“As you’re growing and trying to establish as a researcher, PSI is a very good ally for you as a physician to establish your research program. PSI funding is like a bridge between small departmental grants and large agencies. PSI funding can propel you toward establishing such a program and becoming a world leader in your area of research.” – Dr. Venkatesh Thiruganasambandamoorthy
A research program supported by PSI Foundation has become the world’s largest study on syncope (fainting) in the emergency department.
“As we built the program one step at a time, we have recruited close to 9,000 patients,” says Dr. Venkatesh Thiruganasambandamoorthy, an emergency physician and scientist at The Ottawa Hospital. “Just by putting one brick after another together, we have become the world’s largest program on emergency department syncope.”
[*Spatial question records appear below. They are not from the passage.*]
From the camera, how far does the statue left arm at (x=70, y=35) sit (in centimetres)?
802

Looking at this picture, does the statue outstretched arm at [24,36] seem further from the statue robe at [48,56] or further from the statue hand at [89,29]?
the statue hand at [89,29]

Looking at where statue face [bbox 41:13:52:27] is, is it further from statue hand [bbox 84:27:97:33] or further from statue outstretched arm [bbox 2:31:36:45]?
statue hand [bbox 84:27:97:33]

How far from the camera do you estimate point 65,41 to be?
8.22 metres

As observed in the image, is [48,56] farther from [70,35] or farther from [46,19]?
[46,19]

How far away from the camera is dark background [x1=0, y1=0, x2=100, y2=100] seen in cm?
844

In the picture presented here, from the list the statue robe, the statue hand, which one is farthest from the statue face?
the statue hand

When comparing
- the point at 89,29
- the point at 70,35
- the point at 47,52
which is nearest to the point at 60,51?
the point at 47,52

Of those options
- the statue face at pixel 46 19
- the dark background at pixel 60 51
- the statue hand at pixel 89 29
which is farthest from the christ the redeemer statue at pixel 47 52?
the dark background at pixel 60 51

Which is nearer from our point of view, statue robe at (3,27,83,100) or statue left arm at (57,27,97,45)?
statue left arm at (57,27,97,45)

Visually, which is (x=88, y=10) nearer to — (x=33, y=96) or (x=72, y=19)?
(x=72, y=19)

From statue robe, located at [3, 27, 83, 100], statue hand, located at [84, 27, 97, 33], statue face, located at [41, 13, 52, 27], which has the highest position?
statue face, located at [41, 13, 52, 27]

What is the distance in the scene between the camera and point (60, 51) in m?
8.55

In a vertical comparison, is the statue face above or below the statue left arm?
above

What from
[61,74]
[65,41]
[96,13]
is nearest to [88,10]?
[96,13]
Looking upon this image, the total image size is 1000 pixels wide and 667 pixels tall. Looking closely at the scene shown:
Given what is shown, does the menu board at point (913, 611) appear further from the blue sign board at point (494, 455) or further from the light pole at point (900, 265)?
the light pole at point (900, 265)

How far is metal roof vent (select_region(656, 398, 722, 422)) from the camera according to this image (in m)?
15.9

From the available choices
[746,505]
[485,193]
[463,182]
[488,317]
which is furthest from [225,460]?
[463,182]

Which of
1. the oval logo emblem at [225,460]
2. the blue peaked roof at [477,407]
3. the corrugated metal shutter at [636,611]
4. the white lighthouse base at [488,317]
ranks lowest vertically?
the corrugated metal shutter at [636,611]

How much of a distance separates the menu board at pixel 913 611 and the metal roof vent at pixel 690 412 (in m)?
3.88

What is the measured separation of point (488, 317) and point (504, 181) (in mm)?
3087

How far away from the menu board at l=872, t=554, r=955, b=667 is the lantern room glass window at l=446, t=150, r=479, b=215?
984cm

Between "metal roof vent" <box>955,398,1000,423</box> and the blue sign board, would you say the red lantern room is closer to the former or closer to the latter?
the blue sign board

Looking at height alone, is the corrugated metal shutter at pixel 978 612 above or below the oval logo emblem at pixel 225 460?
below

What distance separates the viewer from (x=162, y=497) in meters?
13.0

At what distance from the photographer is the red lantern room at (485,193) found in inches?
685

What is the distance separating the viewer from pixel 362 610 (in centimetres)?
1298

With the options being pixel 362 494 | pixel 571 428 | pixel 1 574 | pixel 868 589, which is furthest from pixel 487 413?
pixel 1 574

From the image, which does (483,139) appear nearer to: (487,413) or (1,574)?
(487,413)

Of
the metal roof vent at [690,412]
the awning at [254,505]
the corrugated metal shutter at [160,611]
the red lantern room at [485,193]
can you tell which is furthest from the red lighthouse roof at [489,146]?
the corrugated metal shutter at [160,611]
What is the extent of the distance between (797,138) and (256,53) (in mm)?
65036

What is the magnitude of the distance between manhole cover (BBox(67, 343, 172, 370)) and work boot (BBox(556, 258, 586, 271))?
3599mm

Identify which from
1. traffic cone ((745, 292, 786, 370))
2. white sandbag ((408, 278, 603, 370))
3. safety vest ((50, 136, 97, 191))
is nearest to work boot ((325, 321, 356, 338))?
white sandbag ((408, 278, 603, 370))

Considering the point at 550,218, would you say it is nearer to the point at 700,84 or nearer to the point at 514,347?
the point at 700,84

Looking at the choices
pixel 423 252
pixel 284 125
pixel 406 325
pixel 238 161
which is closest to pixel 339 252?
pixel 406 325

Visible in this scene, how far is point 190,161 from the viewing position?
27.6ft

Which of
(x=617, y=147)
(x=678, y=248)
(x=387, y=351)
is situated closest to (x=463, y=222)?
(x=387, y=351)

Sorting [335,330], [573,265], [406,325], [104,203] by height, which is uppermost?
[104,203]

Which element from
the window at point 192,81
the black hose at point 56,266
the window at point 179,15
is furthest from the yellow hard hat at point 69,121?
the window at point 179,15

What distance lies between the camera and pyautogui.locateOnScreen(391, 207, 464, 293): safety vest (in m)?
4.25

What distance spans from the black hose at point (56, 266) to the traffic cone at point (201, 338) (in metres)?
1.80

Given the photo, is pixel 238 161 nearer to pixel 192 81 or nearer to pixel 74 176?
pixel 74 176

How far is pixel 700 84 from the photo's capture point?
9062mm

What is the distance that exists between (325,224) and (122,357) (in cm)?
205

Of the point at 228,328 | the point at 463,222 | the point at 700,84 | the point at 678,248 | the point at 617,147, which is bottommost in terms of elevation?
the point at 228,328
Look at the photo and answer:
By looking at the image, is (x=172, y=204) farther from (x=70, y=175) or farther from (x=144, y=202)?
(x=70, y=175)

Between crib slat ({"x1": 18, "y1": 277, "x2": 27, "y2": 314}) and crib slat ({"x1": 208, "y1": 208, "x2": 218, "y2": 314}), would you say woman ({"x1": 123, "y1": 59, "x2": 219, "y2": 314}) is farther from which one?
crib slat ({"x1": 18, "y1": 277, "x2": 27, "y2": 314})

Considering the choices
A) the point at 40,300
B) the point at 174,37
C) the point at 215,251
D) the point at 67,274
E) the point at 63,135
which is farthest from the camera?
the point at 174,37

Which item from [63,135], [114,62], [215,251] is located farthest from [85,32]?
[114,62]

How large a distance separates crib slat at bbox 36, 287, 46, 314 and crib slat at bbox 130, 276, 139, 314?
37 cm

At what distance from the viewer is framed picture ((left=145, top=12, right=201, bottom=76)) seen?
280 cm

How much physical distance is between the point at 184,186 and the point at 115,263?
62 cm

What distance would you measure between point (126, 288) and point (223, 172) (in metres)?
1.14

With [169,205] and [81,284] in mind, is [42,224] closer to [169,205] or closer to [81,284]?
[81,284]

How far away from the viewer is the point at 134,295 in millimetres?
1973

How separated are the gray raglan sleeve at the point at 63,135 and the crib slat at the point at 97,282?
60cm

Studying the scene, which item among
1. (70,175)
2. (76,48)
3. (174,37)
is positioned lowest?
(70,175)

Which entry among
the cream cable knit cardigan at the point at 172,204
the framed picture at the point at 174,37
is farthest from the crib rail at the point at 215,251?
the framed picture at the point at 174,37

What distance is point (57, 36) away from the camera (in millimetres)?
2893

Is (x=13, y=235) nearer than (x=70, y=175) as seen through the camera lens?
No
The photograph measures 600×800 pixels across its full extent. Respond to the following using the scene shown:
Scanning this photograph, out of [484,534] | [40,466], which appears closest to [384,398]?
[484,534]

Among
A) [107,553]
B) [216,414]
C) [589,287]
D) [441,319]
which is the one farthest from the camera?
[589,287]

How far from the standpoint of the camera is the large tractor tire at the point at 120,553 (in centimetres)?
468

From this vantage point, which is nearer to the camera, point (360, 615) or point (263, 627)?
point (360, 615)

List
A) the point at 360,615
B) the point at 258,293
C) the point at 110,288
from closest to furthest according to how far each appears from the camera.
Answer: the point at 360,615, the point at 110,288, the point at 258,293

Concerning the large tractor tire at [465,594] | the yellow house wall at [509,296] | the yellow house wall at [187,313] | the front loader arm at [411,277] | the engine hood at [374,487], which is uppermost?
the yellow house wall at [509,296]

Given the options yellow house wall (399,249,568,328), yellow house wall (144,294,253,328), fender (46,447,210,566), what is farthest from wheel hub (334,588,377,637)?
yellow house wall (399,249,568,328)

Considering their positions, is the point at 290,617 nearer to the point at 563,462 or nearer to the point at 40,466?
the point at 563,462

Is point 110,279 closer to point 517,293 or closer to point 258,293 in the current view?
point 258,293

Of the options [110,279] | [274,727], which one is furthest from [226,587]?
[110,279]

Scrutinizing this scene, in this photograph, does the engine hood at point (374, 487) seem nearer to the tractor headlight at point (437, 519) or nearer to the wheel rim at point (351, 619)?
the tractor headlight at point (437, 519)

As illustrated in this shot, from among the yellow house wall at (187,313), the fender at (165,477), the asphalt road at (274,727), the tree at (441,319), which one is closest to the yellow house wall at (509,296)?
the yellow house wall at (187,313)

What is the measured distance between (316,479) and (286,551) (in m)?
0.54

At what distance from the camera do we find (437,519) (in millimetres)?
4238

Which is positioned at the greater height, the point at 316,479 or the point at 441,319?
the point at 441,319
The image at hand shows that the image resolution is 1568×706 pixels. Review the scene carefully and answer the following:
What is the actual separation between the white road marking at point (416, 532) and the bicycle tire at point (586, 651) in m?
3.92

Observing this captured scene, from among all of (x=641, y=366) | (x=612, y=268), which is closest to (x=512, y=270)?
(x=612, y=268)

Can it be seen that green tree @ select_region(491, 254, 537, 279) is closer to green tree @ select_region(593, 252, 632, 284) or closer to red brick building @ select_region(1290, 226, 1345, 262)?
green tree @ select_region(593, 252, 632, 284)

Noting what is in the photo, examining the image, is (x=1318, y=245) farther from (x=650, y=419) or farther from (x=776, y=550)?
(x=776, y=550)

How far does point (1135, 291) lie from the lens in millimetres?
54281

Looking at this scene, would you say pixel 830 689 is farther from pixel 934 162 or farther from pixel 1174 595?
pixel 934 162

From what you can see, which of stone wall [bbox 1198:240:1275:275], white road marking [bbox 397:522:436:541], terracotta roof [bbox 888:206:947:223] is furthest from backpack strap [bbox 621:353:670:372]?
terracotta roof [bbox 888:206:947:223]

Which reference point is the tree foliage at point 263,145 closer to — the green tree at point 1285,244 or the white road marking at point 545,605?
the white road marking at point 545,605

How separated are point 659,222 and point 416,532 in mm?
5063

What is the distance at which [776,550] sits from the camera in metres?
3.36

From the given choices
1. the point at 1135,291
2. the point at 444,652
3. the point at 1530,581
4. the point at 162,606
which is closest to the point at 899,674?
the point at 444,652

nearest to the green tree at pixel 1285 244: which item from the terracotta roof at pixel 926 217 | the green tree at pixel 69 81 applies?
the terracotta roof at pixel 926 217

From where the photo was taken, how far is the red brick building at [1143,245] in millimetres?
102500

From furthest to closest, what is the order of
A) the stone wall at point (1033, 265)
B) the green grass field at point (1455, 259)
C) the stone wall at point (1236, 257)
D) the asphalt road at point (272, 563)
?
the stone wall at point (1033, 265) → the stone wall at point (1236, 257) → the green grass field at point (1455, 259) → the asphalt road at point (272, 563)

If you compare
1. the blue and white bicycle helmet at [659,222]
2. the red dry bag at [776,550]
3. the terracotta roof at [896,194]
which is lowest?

About 10% of patients who come to the emergency department after fainting will have a serious outcome, such as bleeding, pulmonary embolism or heart conditions. In many cases, physicians can diagnose a serious cause of syncope after examining the patient. But for a small proportion of patients, the cause is unclear.
Working in the emergency department and seeing many patients who presented after fainting, Dr. Thiruganasambandamoorthy recognized that emergency physicians needed a tool to predict which patients are at highest risk of a serious outcome. He intended to do a small chart review of patients, but as he started reading the literature, he found that very little research had been done about the outcomes of syncope patients, despite about 160,000 syncope patients coming to Canadian emergency departments every year.
In 2009, Dr. Thiruganasambandamoorthy received a PSI research grant to develop a clinical decision tool to predict which patients who present to the emergency department after syncope are at highest risk of having a serious issue diagnosed within 30 days.
With the PSI funding, he and his team collected data from two emergency departments at The Ottawa Hospital a number of variables during a patient’s initial evaluation, and they reviewed patient outcomes for the 30 days after the initial visit to identify the variables strongly associated with serious outcomes. They then received CIHR funding to add more sites and increase the number of patients studied, ultimately developing the Canadian Syncope Risk Score.
After the tool was developed, they validated it in nine additional centres across Canada. The tool is now validated in eight countries and is recognized as the most robust and accurate of the available syncope risk scores.
PSI research award will pilot implementation of syncope risk score
The Canadian Syncope Risk Score provides emergency physicians with the probability of a patient having a serious outcome within 30 days based on several factors from the physician’s clinical evaluation and investigations. It also suggests optimal timelines for patients in each risk category to remain in the emergency department for observation, thereby helping patients have the best outcomes and physicians allocate health-care resources.
With the design and validation complete, Dr. Thiruganasambandamoorthy received a PSI-50 Mid-Career Clinical Research Award in early 2020 to implement the Canadian Syncope Risk Score in 20 centres across Canada. The one-time award, which was established to celebrate PSI’s 50th anniversary, provides up to $300,000 over three or four to support mid-career clinician-researchers – who often need to balance additional academic and clinical responsibilities – by protecting 50% of their time for research.
Dr. Thiruganasambandamoorthy says that supporting mid-career investigators is critical to continue the momentum that can be built through the early career awards. “After you have developed a budding researcher who has established a program, you want to sustain that program so that they have an impact on the health of Ontarians,” he says. “This PSI award is an important supplement for clinician-researchers.”
Over the past year, Dr. Thiruganasambandamoorthy and his team have been working with implementation scientists and end users to lay the groundwork for implementing the tool. They hope to start a pilot project once the burden on hospitals from the third wave of COVID-19 starts to ease.
Dr. Thiruganasambandamoorthy says the first PSI grant was instrumental in his career. In addition to establishing a world-leading research program, he has authored a chapter in a premier emergency medicine textbook and has received a mid-career lecture award from the CIHR Institute of Circulatory and Respiratory Health and the Canadian Association of Emergency Physicians.
“By starting slow, and then building on the funding opportunities that are available for physicians, you can establish a large program and be recognized at the national and international levels,” he says.